Selain itu, antara suami dan istri  yang berasal dari latar belakang sosial yang berbeda akan rentan terhadap tindak KDRT, hal ini dikarenakan tidak adanya satu visi normatif dalam menjalankan dan membina sebuah rumah tangga.

C. Pandangan Islam Terhadap KDRT

Islam adalah agama yang menjunjung tinggi nilai-nilai kemanusiaan, keadilan dan egalitarian. Seluruh ajarannya penuh dengan kemuliaan untuk membebaskan manusia dari penindasan dan kebiadaban. 

Islam adalah agama yang sangat anti terhadap kekerasan baik individu maupun kelompok. Dengan demikian jika sebuah rumah tangga diwarnai dengan tindak kekerasan, itu bukanlah bagian dari ajaran Islam.

1. Menurut Al-Qur'an

Allah Subhanahu Wa Ta'ala berfirman:

اَلرِّجَا لُ قَوَّا مُوْنَ عَلَى النِّسَآءِ بِمَا فَضَّلَ اللّٰهُ بَعْضَهُمْ عَلٰى بَعْضٍ وَّبِمَاۤ اَنْفَقُوْا مِنْ اَمْوَا لِهِمْ ۗ فَا لصّٰلِحٰتُ قٰنِتٰتٌ حٰفِظٰتٌ لِّلْغَيْبِ بِمَا حَفِظَ اللّٰهُ ۗ وَا لّٰتِيْ تَخَا فُوْنَ نُشُوْزَهُنَّ فَعِظُوْهُنَّ وَاهْجُرُوْهُنَّ فِى الْمَضَا جِعِ وَا ضْرِبُوْهُنَّ ۚ فَاِ نْ اَطَعْنَكُمْ فَلَا تَبْغُوْا عَلَيْهِنَّ سَبِيْلًا ۗ اِنَّ اللّٰهَ كَا نَ عَلِيًّا كَبِيْرًا

"Laki-laki (suami) itu pelindung bagi perempuan (istri), karena Allah telah melebihkan sebagian mereka (laki-laki) atas sebagian yang lain (perempuan), dan karena mereka (laki-laki) telah memberikan nafkah dari hartanya. Maka perempuan-perempuan yang saleh, adalah mereka yang taat (kepada Allah) dan menjaga diri ketika (suaminya) tidak ada, karena Allah telah menjaga (mereka). Perempuan-perempuan yang kamu khawatirkan akan nusyuz, hendaklah kamu beri nasihat kepada mereka, tinggalkanlah mereka di tempat tidur (pisah ranjang), dan (kalau perlu) pukullah mereka. Tetapi jika mereka menaatimu, maka janganlah kamu mencari-cari alasan untuk menyusahkannya. Sungguh, Allah Maha Tinggi, Maha Besar."

::::

■ PERMINTAAN ■
#1 Terjemahkan ke dalam bahasa Inggris kalimat berikut dari kutipan teks tentang KDRT: "Islam adalah agama yang sangat anti terhadap kekerasan baik individu maupun kelompok."
#2 Perpanjang kutipan teks tentang KDRT dengan menulis lanjutan setelah kalimat terakhirnya.

■ INFORMASI YANG DITAMPILKAN ■
::::

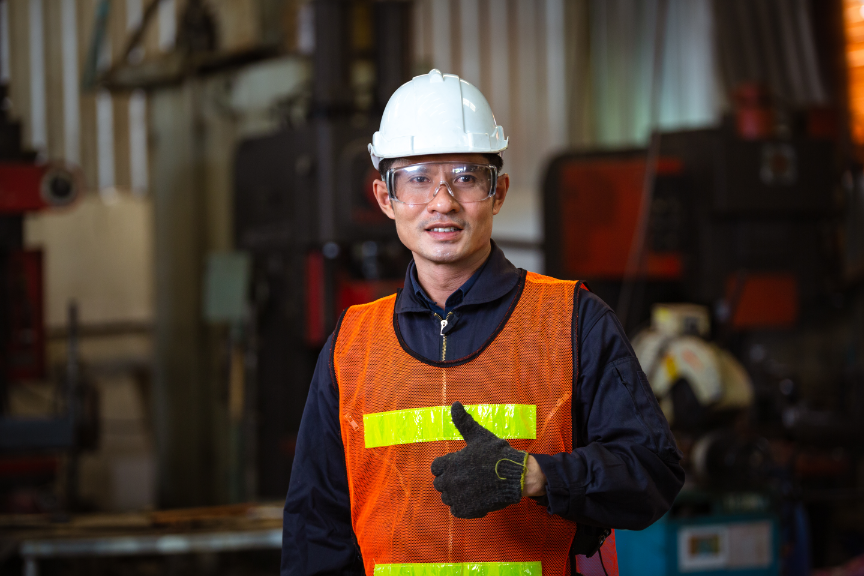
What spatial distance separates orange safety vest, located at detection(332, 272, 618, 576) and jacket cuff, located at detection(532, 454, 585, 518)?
0.51 ft

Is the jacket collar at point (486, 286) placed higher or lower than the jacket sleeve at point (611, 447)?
higher

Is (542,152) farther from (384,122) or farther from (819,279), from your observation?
(384,122)

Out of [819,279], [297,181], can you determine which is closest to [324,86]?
[297,181]

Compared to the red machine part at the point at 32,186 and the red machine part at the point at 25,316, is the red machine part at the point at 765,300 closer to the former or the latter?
the red machine part at the point at 32,186

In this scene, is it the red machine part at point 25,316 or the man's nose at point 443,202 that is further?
the red machine part at point 25,316

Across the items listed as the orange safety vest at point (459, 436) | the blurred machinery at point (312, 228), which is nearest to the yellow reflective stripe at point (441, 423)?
the orange safety vest at point (459, 436)

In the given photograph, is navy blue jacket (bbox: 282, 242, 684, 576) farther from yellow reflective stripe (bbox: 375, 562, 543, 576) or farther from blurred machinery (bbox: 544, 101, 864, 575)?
blurred machinery (bbox: 544, 101, 864, 575)

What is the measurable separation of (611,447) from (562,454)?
89 millimetres

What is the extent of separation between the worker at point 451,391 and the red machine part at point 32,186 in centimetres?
312

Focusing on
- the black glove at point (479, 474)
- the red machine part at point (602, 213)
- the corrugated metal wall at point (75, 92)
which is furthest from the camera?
the corrugated metal wall at point (75, 92)

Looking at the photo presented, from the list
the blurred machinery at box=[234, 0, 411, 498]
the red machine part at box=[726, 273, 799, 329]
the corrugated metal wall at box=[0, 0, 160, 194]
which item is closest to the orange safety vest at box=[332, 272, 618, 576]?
the blurred machinery at box=[234, 0, 411, 498]

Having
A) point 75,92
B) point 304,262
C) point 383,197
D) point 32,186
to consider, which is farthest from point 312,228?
point 75,92

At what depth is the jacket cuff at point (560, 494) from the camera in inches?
49.7

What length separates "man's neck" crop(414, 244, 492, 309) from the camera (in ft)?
5.06
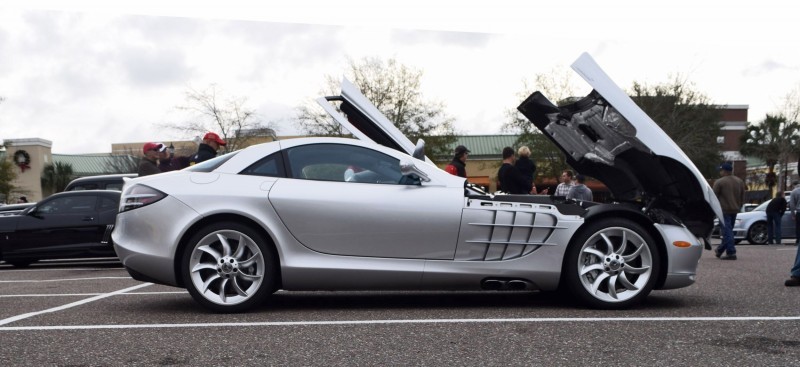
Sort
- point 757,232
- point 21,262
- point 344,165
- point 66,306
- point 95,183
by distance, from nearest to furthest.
Result: point 344,165 < point 66,306 < point 21,262 < point 95,183 < point 757,232

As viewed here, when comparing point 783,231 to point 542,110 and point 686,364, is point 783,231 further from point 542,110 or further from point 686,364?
point 686,364

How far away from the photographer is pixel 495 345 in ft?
14.6

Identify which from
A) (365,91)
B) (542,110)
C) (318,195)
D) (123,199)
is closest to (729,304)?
(542,110)

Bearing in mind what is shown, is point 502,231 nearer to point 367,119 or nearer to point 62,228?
point 367,119

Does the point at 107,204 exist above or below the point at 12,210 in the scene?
above

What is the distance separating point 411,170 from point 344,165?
54 cm

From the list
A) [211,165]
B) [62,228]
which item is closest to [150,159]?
[62,228]

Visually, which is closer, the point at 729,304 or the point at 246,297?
the point at 246,297

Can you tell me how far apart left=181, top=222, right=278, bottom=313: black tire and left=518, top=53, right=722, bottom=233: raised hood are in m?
2.27

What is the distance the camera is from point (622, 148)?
20.4 feet

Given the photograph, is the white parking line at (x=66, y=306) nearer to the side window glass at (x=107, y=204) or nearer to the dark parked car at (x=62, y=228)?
the dark parked car at (x=62, y=228)

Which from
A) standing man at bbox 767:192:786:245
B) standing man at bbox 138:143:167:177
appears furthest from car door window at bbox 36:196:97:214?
standing man at bbox 767:192:786:245

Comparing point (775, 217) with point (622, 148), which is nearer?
point (622, 148)

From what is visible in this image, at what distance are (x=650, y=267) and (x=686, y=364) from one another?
2.04 metres
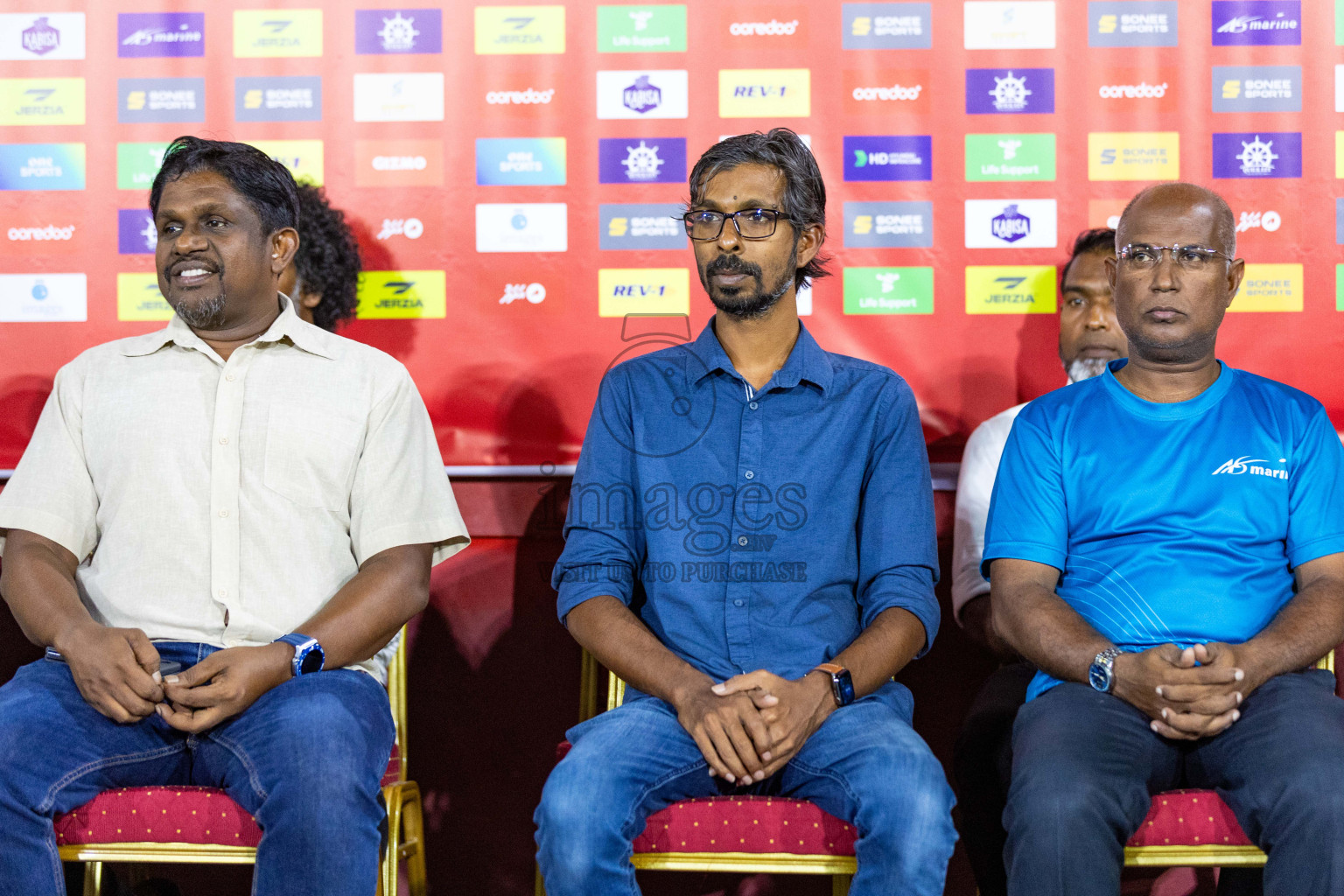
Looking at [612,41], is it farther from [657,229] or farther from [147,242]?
[147,242]

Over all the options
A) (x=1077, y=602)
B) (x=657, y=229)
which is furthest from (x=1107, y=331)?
(x=657, y=229)

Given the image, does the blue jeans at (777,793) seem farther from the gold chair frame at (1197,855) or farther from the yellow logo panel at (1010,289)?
the yellow logo panel at (1010,289)

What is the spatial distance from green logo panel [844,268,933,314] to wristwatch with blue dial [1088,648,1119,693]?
120cm

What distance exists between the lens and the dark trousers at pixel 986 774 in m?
2.35

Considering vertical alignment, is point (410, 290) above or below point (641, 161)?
below

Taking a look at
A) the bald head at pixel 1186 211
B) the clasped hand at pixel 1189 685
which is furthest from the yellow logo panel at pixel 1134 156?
the clasped hand at pixel 1189 685

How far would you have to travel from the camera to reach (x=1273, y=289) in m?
2.90

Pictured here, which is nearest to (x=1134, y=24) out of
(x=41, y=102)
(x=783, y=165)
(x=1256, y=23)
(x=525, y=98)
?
(x=1256, y=23)

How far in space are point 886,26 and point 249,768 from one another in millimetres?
2338

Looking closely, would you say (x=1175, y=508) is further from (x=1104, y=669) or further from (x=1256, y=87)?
(x=1256, y=87)

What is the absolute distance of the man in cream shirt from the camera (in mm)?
1901

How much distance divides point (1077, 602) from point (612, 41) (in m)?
1.85

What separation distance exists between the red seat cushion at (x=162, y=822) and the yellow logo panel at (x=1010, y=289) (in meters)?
2.10

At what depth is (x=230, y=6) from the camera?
2963 millimetres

::::

■ JAWABAN ■
#1 Islam is a religion that is strongly opposed to violence, whether committed by individuals or by groups.

#2
(QS. An-Nisa' 4: Ayat 34)

Dalam tafsir Ibnu Katsir, ayat di atas diturunkan berkenaan dengan seorang perempuan yang bernama Habibah binti Zaid yang datang kepada Nabi Muhammad SAW untuk mengadukan perlakuan suaminya Sa’ad ibn Abi Rabi’ yang telah memukul dirinya hingga menyebabkan luka. 

Rasulullah kemudian bersabda “Suamimu tidak berhak untuk melakukan demikian. Dia wajib diqishash”. Sebelum qishash dilakukan turunlah ayat ini dan perintah Rasulullah untuk melakukan qishas gugur. Akhirnya Habibah pulang tanpa menuntut balas atas perbuatan suaminya itu.

Jika seandainya seorang istri melakukan nusyuz, seperti mengumbar aib suaminya, menolak perintah suami dan membuat suaminya marah. Maka didalam Al-Qur'an terdapat beberapa cara untuk mendidik istri.

Pertama, menasehatinya dengan cara yang hikmah dan penuh kelembutan, jika tidak juga cara yang kedua adalah pisah tempat tidur hingga dia jera, jika cara pertama dan kedua tidak bisa juga maka diperbolehkan memukul dengan pukulan yang tidak melukai. Syekh Al-Bahuti dari Mazhab Hanbali menuturkan "lebih baik untuk tidak memukul agar cinta itu tetap ada."

2. Hadits Melarang KDRT

“Lembutlah kepada gelas-gelas kaca (maksudnya para wanita)”

(HR Al-Bukhari)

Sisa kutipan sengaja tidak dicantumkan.